Barely a month after my dad's passing, I was shocked to hear you visited our house in my absence.That was what a true friend would do. There was no corn, no groundnuts just an empty house filled with the faces of heartbroken children. Yet you sat there and consoled them in honor of my dad.
You proceeded to find me on Facebook, a medium which would later cause your untimely death. I was overjoyed .You told me how proud you were of my achievements and I was happy to hear you had done a few modeling jobs and had served the compulsory NYSC.
One thing had changed. We were now grown; life and distance had pulled us apart. We were just face book friends who would occasionally comment on each other’s pictures.
I recall saving this particular picture. There was just something deep about it. I looked deep in your eyes and it seemed distant. So I copied it on my phone.3 weeks ago, I deleted pictures of everyone on my blackberry (to create space).When I got to this particular picture, I enlarged it and stared at it. That was the only picture of a non family member I retained. Now I know why.
I shut my ears to the harsh judgments you’ve received in absentia. We’ve all taken bad decisions in our lives. We’ve all been lured by Facebook friends. The only difference is, you had to pay the price. But do you know how many lives your death has saved? Do you know how many more ladies would have fallen victim to those monsters?
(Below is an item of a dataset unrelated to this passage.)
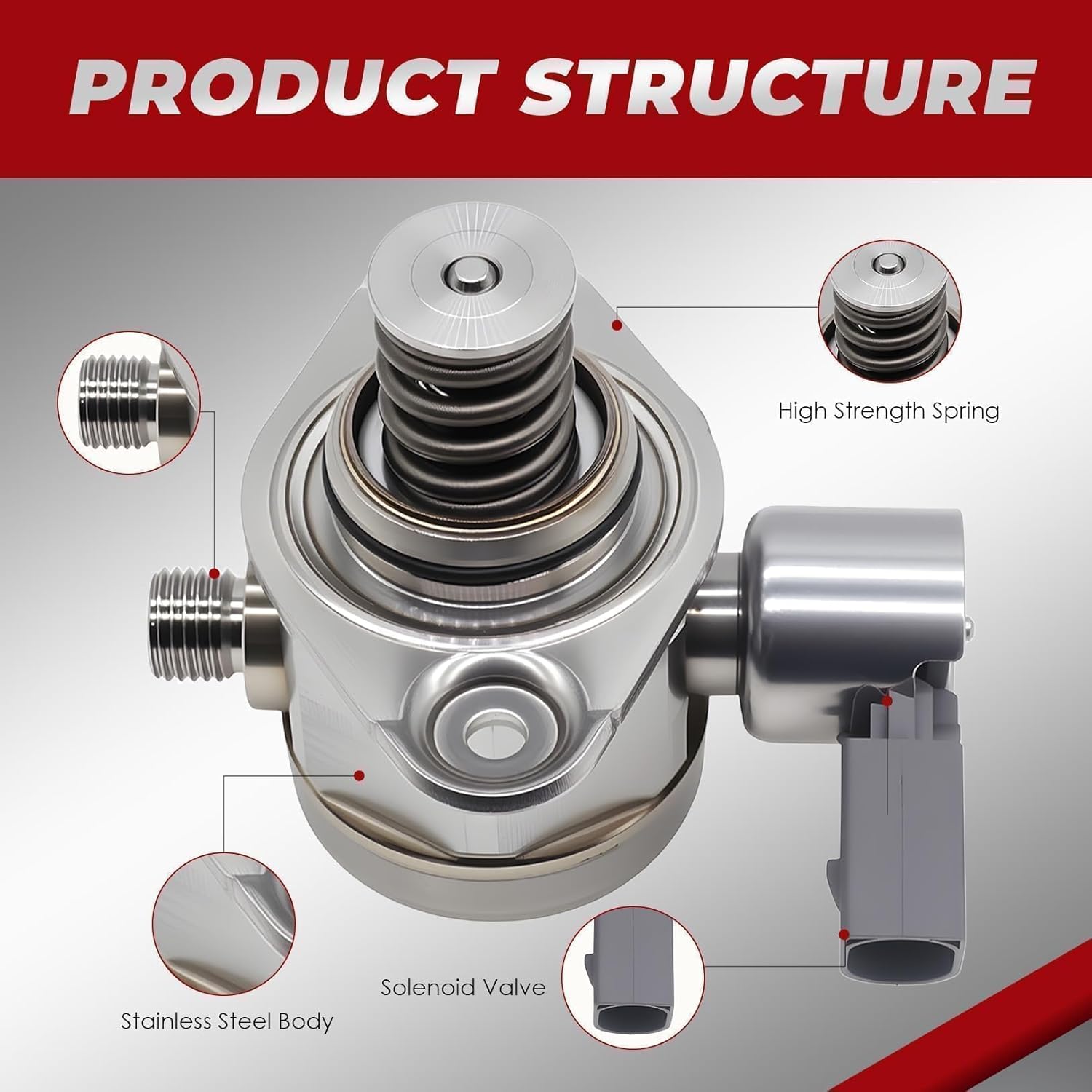 PRODUCT STRUCTURE

High Strength Spring

Solenoid Valve

Stainless Steel Body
Yes, you didn’t deserve to be an example. But, I know just as heaven rejoices when a soul is saved; you’ll smile knowing those boys have been caught. You’ll smile knowing you have saved many young girls like me who would have made the same mistake.
I have no words for your 3 brothers, father and adoring mother. No words can’t console them at this heart wrenching time. The Lord who took you away would console them.
While we wait for justice to be served,please greet my father in heaven. Though he’ll be sad to see you left so soon, I know he’ll keep you company with his funny heroic farming exploits. May the angels guide you on this journey we all must pass through and until we meet again, Adeiu my dear friend.